# Eclipse 3.1 + WTP suckt !



## KSG9|sebastian (5. Aug 2005)

Hi leute..


bin grad auf eclipse 3.1 incl. WTP umgestiegen und ich muss sagen: Das Ding suckt ohne ende.

Sobald ich ne XML, JSP, HTML oder sonstwas für ne Datei abspeicher schmiert mir das Ding komplett ab. Validierung hab ich schon ausgeschalten, aber das juckt den wohl nicht.

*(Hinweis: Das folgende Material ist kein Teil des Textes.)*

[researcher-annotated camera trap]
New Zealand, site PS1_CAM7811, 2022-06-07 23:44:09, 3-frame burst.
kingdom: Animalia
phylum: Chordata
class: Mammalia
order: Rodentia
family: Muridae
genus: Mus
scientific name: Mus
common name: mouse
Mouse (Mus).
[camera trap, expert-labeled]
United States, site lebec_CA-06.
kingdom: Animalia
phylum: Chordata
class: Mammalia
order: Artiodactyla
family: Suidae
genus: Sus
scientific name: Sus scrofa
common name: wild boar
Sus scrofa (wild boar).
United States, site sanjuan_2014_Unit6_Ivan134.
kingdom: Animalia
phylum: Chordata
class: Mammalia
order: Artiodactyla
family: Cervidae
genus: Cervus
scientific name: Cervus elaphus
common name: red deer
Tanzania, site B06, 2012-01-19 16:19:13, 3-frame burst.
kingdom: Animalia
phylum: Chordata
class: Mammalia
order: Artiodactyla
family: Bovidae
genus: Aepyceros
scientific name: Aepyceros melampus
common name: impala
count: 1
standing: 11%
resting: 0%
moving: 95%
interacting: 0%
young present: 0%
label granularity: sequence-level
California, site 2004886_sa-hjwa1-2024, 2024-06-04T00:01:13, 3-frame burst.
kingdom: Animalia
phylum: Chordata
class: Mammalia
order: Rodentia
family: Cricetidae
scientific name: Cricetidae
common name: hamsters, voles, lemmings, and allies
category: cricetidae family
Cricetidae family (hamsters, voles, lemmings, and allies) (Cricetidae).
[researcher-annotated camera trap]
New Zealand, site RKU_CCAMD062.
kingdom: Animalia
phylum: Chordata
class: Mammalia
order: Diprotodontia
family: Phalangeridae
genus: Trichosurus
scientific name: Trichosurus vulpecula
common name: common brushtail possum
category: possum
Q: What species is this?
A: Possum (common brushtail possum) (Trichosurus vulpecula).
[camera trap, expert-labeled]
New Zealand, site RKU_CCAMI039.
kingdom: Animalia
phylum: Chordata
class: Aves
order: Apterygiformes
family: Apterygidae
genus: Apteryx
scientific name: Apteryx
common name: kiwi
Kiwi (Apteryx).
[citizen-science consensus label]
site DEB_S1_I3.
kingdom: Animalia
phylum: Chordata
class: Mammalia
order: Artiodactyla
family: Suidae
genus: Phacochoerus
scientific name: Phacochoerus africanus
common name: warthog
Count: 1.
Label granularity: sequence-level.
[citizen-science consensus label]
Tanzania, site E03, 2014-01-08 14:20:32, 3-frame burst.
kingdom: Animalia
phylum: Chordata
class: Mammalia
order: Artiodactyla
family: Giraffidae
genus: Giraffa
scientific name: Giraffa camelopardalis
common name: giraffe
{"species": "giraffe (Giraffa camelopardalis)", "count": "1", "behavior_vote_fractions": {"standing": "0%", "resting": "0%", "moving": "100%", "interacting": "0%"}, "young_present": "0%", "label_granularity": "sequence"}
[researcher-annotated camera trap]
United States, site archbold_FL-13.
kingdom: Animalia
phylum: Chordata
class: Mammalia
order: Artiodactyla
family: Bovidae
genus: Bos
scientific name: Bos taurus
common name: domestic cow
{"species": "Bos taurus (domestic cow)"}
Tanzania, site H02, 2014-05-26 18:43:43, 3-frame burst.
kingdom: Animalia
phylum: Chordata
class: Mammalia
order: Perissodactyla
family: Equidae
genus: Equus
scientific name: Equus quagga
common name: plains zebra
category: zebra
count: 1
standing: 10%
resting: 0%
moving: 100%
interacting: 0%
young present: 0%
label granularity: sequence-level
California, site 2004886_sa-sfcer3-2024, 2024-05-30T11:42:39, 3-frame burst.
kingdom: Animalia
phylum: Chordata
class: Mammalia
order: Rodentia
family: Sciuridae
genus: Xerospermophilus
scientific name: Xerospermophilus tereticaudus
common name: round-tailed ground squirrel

Dann kommt dieses nette "User Operation is waiting" Fenster und dann verabschiedet sich Eclipse!


----------



## Gast (7. Aug 2005)

Gut zu wissen, ich werde mir dann dss WTP erst anschauen, wenn Release 1.0 draussen ist, bis dahin arbeite ich mit myeclipse, welches ganz gut sind.


----------



## KSG9|sebastian (8. Aug 2005)

auf meinem laptop läuft eclipse3.1 perfekt..fast noch schneller als die 3.0er version


----------



## odysseus (11. Aug 2005)

ich bin umgestiegen von eclipse 3.0 mit yoxos 1.4 nach eclipse 3.1m5 + yoxos 1.4.

das ging wunderbar, und das neue eclipse ist auf jeden Fall schneller.

beim umstieg von eclipse 3.1m5 + yoxos 1.4 nach eclipse 3.1final + yoxos 2.0 hatte ich allerdings grosse probleme.
es ist nicht stabil und v.a. alles aus der ecke wtp (0.7) macht extrem viel probleme.

- konfiguration des buildpath einer webapp macht zicken, lässt sich nicht anpassen, oder geht einfach verloren.
- tomcat lässt sich nicht konfigurieren aus eclipse
- und sehr häufig abstürze

ich hab mit keiner dieser punkte probleme in der alten eclipse version (eclipse 3.1m5 + yoxos1.4), also bleibe ich bei der.

(ich verwende die linux variante auf ubuntu 5)


----------



## Gast (11. Aug 2005)

Bevor man sich mit diesem WTP rumärgert, kauft man besser für 29$ myeclipse.


----------



## KSG9|sebastian (12. Aug 2005)

MyEclipse ist soweit recht gut, dummerweise hat es keinen Support für JSR168/Portlets, somit werd ich kein Geld ausgeben wenn es mir nicht SO viel bringt. Wenn Portlets supported werden dann kauf ich mirs auch.



> ich bin umgestiegen von eclipse 3.0 mit yoxos 1.4 nach eclipse 3.1m5 + yoxos 1.4.



ich hab mir mal die Yoxos Community Edition angesehen. Das Ding ist doch Schwachsinn, IMHO. 

Da bekomme ich lauter frei verfügbare Plugins und muss denen dafür einen HAUFEN Geld hinlegen..wie kagge. Und ob ein Plugin abc stabil läuft mit Eclipse abcd kann ich au selber rausfinden, da brauch ich keine 90$ bezahlen.


----------